▸ ФРАГМЕНТ ДОКУМЕНТА
_ _ _ _ _ _ _
Время собирать груши - Михаил Яковлевич Грушевский
Монолог «Два девятых вагона» – это, наверное, была отправная точка в народной симпатии, а потом и любви к Михаилу Задорнову. Следующий пик пришелся уже на перестроечное время, когда проходили первые зарубежные гастроли Задорнова для русскоязычной публики, живущей в Израиле и Америке. Его первая реакция была восторженная, что вообще было свойственно многим советским людям, поскольку долго был «железный занавес» и заграничная жизнь представлялась нам в фантазийном свете. Когда Задорнов съездил в свои первые зарубежные поездки, он их описывал с точки зрения ментальности советского человека, который сталкивается с очень необычными, в том числе техническими сложностями западной жизни, и они приводят его в ступор, в какой-то детский восторг.
_ _ _ _ _ _ _
▸ ФРАГМЕНТЫ ЛИСТИНГА

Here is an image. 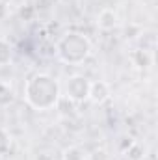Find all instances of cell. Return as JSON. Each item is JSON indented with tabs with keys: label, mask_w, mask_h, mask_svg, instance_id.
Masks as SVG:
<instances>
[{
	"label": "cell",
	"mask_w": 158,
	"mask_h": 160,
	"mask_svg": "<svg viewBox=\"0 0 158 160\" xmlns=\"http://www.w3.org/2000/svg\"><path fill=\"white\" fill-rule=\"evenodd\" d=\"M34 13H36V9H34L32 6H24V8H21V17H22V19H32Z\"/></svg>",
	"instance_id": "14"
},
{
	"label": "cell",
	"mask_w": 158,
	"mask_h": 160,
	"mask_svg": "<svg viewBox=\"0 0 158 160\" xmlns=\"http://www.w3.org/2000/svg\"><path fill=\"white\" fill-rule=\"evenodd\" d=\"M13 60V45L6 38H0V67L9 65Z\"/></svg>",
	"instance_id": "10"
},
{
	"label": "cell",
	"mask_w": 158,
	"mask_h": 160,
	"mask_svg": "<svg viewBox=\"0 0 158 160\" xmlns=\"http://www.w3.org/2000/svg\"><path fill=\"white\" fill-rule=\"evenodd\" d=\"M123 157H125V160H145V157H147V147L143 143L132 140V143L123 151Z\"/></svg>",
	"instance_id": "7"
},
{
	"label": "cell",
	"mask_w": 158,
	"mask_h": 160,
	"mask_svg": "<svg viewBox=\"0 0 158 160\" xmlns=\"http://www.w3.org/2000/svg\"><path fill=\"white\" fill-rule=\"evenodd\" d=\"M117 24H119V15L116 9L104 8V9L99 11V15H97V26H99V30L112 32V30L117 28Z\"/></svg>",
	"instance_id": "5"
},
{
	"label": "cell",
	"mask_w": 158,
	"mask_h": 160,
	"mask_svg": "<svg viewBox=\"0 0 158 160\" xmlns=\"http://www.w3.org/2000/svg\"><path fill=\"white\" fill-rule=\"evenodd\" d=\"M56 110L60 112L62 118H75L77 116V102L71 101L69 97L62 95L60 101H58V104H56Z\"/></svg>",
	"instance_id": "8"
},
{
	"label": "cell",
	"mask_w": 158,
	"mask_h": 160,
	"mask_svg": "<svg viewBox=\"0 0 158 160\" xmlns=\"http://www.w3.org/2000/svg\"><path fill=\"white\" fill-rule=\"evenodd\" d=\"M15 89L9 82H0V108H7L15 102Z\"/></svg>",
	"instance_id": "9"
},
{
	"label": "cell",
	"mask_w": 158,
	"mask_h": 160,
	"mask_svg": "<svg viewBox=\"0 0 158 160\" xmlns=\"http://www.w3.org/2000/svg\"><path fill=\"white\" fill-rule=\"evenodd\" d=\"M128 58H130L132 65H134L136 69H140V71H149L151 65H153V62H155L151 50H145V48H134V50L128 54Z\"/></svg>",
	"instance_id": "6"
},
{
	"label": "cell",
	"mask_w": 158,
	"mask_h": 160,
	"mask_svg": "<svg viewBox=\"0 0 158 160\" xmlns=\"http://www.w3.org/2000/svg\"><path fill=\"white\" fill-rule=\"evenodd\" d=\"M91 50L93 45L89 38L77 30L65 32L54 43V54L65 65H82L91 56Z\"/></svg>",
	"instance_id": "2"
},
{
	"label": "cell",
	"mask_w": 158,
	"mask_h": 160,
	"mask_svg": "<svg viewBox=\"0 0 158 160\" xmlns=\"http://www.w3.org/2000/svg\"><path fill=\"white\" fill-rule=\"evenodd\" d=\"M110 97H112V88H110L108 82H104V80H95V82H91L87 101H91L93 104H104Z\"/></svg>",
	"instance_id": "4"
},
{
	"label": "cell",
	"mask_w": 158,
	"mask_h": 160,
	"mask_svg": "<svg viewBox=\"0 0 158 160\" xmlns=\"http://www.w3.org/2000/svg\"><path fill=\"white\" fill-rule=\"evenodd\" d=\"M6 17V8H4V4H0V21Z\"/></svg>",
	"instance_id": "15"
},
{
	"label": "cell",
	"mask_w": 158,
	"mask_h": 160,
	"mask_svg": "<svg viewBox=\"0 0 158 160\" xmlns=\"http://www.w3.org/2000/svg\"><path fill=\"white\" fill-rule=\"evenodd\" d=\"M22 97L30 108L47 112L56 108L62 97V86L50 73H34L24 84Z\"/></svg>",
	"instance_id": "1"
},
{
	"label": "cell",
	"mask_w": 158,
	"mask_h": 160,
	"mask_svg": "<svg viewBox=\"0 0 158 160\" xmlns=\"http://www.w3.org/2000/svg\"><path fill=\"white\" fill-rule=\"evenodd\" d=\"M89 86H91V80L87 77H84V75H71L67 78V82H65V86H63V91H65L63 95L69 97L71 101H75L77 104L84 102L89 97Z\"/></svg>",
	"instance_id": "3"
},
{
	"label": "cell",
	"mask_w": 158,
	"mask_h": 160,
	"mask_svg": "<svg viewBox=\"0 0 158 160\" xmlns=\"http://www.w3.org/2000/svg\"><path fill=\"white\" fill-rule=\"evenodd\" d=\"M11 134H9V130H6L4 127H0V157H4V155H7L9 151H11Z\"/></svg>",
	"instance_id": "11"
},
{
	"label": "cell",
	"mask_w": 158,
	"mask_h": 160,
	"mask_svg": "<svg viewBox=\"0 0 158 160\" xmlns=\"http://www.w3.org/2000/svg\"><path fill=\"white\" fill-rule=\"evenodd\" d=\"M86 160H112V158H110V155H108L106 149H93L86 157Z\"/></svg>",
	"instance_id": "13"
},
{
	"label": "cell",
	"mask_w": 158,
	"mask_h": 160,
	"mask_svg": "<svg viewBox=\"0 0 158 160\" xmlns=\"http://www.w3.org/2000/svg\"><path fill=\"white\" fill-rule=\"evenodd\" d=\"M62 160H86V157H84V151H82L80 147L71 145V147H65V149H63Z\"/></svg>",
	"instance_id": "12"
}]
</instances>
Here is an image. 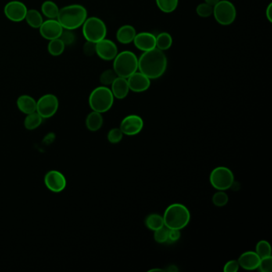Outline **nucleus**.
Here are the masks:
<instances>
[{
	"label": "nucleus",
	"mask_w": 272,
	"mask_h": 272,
_ _ _ _ _ _ _
Продолжите текст о Михаиле Задорнове, начав сразу после его последнего предложения.

▸ ИТОГОВЫЙ ОТВЕТ
Кстати, однажды Михаил Задорнов даже выступал вместо президента с новогодним обращением к народу. Я прекрасно помню это. Наступал 1992 год. Мы еще не понимали, какая драма произошла: развалилась огромная страна. Пребывали в эйфории от того, что наступила такая свобода: артист вместо президента к народу обращается. Мы были наивны, ошалели от новизны. Думали, что начинается великая эпоха. И только сейчас понимаем, что во многих вещах тогда заблуждались…
Но именно Задорнов дезавуировал или разрушил идеологические и цензурные барьеры, и это был прорыв. Я сам был свидетелем, и это было радостное и счастливое освобождение от каких-то идеологических шор. В 90-е годы Задорнов прочувствовал интересную линию, когда он рассказывал о том, насколько мы чрезмерно идеализировали свои фантазии о западном, в том числе американском, обществе. Мне кажется, это тоже был прорыв. Мне даже казалось, что он во многом сгущает краски, и не могу сказать, что меня приводил в восторг рефрен о том, какие же они тупые. Но мне кажется, что каким-то образом он прочувствовал определенную узость восприятия остального мира в американском обществе.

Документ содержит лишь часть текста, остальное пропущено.